L'apnée obstructive du sommeil est un trouble qui se manifeste par des pauses respiratoires pendant le sommeil, causées par le relâchement des muscles de la gorge. Cela entraîne une diminution des niveaux d'oxygène dans le sang, ce qui peut nuire au bon fonctionnement du cerveau et du corps.

Une étude a montré que les baisses de niveaux d'oxygène pendant le sommeil paradoxal, une phase du sommeil où se produisent la plupart des rêves, sont fortement associées à des changements dans certaines régions du cerveau liées à la mémoire.

Résultats de l'étude

L'étude a inclus 37 participants d'une moyenne d'âge de 73 ans, dont 24 souffraient d'apnée obstructive du sommeil. Les chercheurs ont mesuré les niveaux d'oxygène pendant la nuit et ont réalisé des IRM cérébrales.

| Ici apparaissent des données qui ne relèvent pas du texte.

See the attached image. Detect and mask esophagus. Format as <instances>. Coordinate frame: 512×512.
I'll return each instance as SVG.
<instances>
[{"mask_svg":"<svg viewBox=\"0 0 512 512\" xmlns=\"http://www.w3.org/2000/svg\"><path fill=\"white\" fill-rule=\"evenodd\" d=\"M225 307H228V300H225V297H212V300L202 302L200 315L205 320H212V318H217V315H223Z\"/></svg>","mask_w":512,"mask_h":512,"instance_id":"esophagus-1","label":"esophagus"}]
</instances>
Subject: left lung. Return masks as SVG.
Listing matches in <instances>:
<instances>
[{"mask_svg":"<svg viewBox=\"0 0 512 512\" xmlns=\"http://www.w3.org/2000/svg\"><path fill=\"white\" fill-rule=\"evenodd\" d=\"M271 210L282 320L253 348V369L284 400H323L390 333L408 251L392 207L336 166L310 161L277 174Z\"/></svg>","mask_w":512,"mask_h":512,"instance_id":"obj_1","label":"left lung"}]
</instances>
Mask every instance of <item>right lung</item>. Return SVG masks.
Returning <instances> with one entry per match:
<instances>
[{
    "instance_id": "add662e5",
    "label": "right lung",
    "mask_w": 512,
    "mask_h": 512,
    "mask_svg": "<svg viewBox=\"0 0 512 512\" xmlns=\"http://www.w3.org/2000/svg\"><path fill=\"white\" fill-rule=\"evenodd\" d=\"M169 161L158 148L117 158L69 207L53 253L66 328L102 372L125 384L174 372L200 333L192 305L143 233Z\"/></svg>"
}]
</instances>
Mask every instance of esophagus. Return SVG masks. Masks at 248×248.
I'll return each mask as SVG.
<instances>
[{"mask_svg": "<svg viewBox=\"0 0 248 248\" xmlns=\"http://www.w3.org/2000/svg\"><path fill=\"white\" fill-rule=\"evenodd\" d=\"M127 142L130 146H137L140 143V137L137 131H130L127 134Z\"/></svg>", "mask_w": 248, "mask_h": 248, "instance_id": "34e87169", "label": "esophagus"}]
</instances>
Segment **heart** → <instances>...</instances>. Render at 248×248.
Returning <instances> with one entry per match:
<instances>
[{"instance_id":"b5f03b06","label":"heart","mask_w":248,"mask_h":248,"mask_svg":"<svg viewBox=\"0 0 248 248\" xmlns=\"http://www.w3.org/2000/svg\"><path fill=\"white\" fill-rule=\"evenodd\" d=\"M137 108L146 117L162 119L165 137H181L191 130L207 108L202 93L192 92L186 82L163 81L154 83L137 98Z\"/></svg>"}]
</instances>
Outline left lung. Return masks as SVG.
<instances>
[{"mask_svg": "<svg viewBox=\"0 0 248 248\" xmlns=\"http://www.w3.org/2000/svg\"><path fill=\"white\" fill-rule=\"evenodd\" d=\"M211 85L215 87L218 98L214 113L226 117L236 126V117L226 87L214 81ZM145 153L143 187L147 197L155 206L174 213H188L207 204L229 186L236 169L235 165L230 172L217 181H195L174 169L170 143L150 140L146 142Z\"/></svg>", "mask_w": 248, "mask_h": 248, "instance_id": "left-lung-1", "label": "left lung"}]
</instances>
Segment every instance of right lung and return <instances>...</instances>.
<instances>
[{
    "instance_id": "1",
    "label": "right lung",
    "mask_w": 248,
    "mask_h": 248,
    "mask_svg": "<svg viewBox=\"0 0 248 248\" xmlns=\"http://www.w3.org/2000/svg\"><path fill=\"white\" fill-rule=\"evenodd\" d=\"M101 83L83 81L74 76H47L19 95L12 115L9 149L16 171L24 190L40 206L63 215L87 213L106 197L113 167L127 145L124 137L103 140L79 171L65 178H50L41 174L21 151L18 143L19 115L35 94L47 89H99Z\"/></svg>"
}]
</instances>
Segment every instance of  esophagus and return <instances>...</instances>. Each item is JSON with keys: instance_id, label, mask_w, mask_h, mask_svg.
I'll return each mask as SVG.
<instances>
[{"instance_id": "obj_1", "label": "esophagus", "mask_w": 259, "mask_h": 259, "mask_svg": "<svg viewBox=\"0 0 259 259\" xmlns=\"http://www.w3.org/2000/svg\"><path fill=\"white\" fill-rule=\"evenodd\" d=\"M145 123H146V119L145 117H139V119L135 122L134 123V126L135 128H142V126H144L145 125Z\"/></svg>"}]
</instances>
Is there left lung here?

Ils ont constaté que des niveaux d'oxygène plus bas pendant le sommeil paradoxal étaient liés à des hyperintensités de matière blanche dans le cerveau, qui reflètent des dommages aux tissus cérébraux. De plus, ces dommages étaient associés à une diminution du volume et de l'épaisseur de certaines zones du cerveau, notamment l'hippocampe, qui est crucial pour la mémoire.

Implications et limites

Les résultats suggèrent que l'apnée obstructive du sommeil pourrait contribuer à un déclin cognitif, en particulier chez les personnes âgées. Cependant, il est important de noter que cette étude ne prouve pas que l'apnée cause directement ces changements cérébraux, mais montre plutôt une association.

De plus, les participants étaient principalement d'origine blanche et asiatique, ce qui limite la généralisation des résultats à d'autres populations.

Cet article résume une source extérieure. Il ne remplace pas l'avis de votre médecin et ne constitue pas une recommandation de traitement.